Since poverty and crime are Siamese twins, our country risks adding almost 11 million more robbers to its present population of criminals. Poverty is the only major obstacle preventing young children and those with special needs in education from access to and retention in educational institutions. It is for precisely this reason that governments across the world make basic education free, compulsory and a fundamental human right. Nigeria should be no exception to this humane global practise. After all, many of those who rule us and loot our nation's treasury today probably would never have seen the four walls of a classroom but for the free education programmes implemented by various Nigerian governments in the past at a time when Nigeria was not half as rich as it is today. Our governments at all levels need to improve on their records if 'Education for All' by 2015 is to be attained. There is no easy walk to education for all in any nation. It takes hard work and commitment.

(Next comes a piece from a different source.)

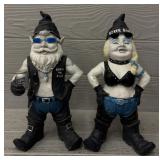 Gnoschitt & Gnofun Biker Gnome Garden Statues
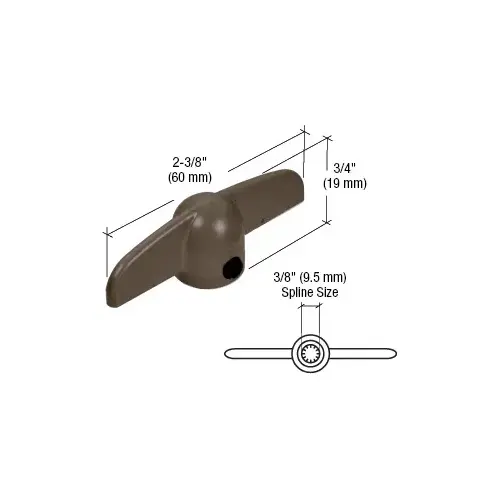 CRL H3625 Bronze T-Crank Casement Operator Handles 3/8" Spline - 2-3/8" Length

However, the solution is not limited to getting children off the streets into classrooms. If children end up in ill-equipped, dilapidated schools where poor teachers are more committed to corridor trading than teaching, they will eventually return to the streets. Any approach to attaining 'Education for All' by 2015 therefore, must be multi-dimensional in order for it to be successful. Not only must there be a commitment to getting the children back into educational institutions, education must be of good quality, affordable and accessible. In the UK for instance, children from low income families are paid weekly allowances by government to remain in school until they are 18 years old. Yet in Nigeria, an adult 47 year-old nation, where most children need no persuasion to acquire education that many see as an escape route out of poverty, we are having "teething problems".

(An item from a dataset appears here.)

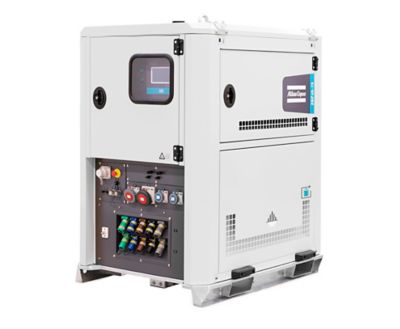 Compacte witte industriële batterij (ZBP 45-75) met bedieningspaneel en aansluitingen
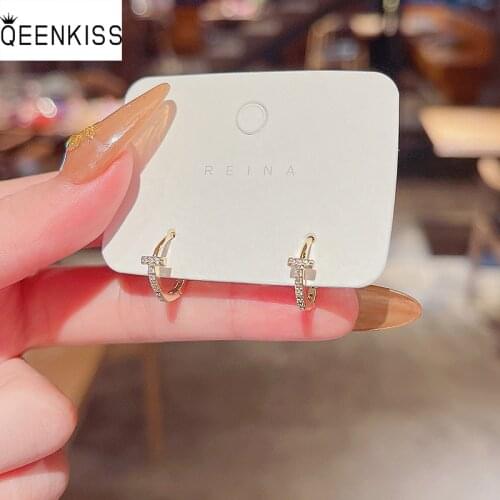 QEENKISS EG7143 Fine Jewelry Wholesale Woman Girl Birthday Wedding Gift Round AAA Zircon 925 Sterling Silver Needle Stud Earring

Government needs to put measures in place to ensure that free, good quality education is delivered to our children in schools across Nigeria. It is not enough for schools to remain paralysed by teachers' strikes for most parts of the academic session over non-payment of salaries or over government's refusal to honour its agreements with teachers' and lecturers' trade union organisations. A wise nation would also set aside a substantial part of the current oil windfall for investment in the educational sector rather than share the proceeds to States to expend as they deem fit.

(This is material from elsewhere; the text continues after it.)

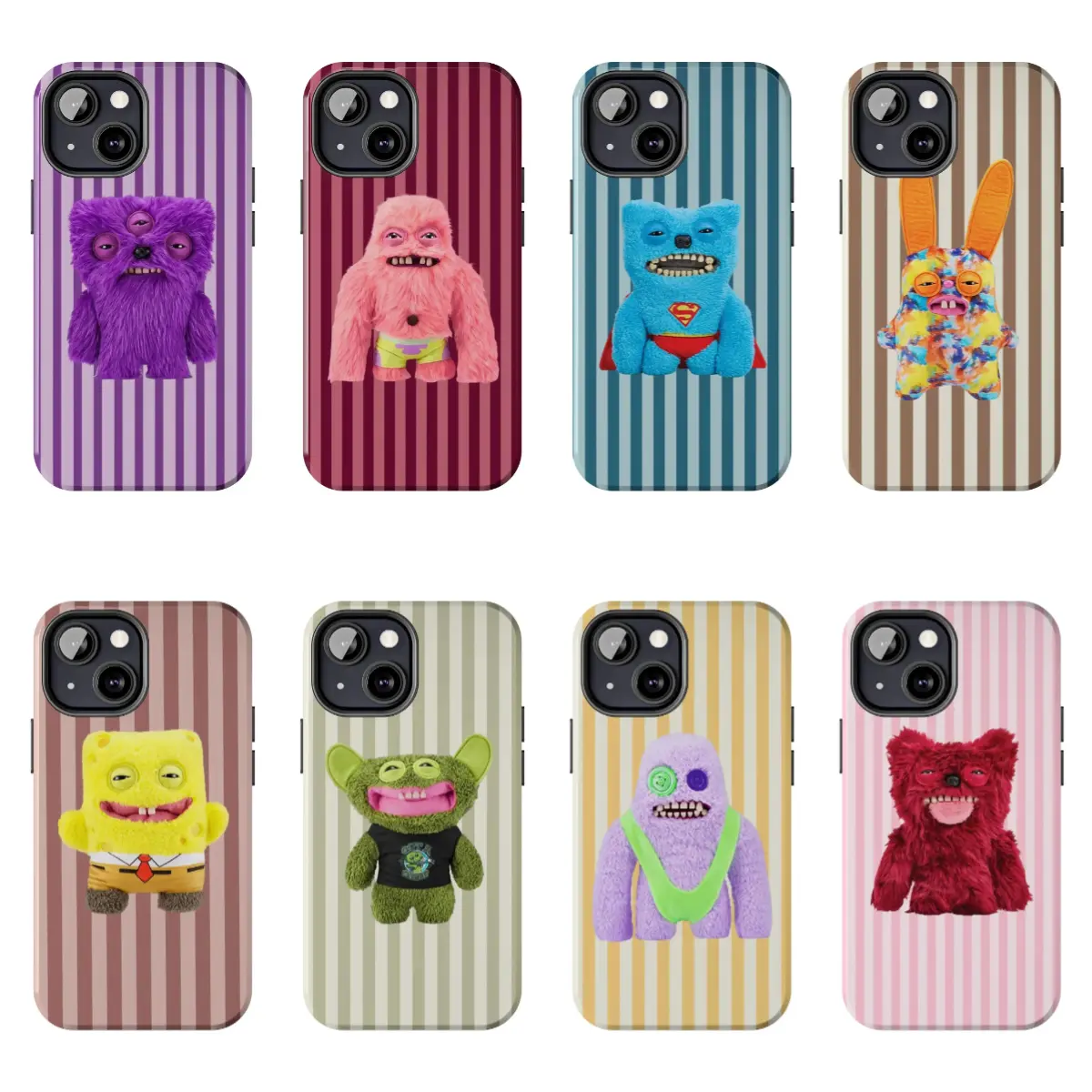 Striped Fuggler Funny Ugly Monster Phone Case - Multi-Model Preppy Cute Quirky Cover For iPhone 12-17 Pro Max/Pro Plus & Samsung Galaxy S22-S26 Ultra Plus, Fashionable Gift For Her/Him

Additionally, good quality education must deliver benefits both to society and the educated. Currently, millions of highly educated Nigerians are roaming the streets in search of jobs. Hundreds of thousands without godfathers take to crime out of frustration over their inability to secure gainful employment, while many more die without ever working after spending several years in schools acquiring certificates. In Nigeria today, the Golden Fleece has turned rubbish and must be polished by the dexterity of crafty godfathers to be appreciated by employers. Gone are those days when education was a Golden Fleece. Children need to be guaranteed good quality education and at the end of their educational pursuits, access to gainful employment. To do otherwise is to guarantee the emergence of a new crop of violent criminals by 2015, by which time the present crop of armed robbers would have reached retirement age anyway. Human resource planning means planning for a nation's future workforce through good quality education and training. Obviously, these cannot be acquired on the streets for to be streetwise is to be criminally-minded.